And then his does this weird high pitched shriek that is so embarrassingly terrible, that I couldn’t believe it made it only to the album.  Well, it could only get better from there.

Nope.

The same awful sounding drums, rapping, and another awful lyric:

Planes, trains and limozines,
So what? What does it mean?
We’re burning down like Mercury,
God bless the Killer Queen.

This time the singer isn’t Peter, but a fellow with a mohawk called Mike Stone.  This same Mike Stone would later end up in a band called Queensryche.  And if anything was worse than Peter’s shrieking on track one, it’s Mike Stone’s singing on track two.  And the song sucks, too.

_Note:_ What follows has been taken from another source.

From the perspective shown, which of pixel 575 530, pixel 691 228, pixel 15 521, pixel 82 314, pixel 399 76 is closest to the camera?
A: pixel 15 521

“Good Times”, an electric ballad with a soulful vocal from Peter, is pretty good.  It has the vibe of something that would have fit onto Peter’s 1978 solo album, without the schlock.  OK, one good song.  At least there’s one.

But then Mike Stone rears his ugly mohawk again, on a song called “What You’re Doing”.  No, not the Rush tune.  It’s not a bad song, but Stone’s truly awful singing renders it unlistenable.  Finally, Peter saves this drowning EP with an acoustic remake of “Beth”.  It must be remembered that up to this point, an acoustic version of “Beth” had never been released.  It was presented that way in the Kiss Meets the Phantom of the Park movie, but until this EP, you couldn’t buy it like that.  So this is cool, and slightly different from the version that later ended up on the Cat #1 album.

I have no doubt this is very rare today, and I’ve never seen another copy.  If you can find it, great.  But you may not need to listen to it.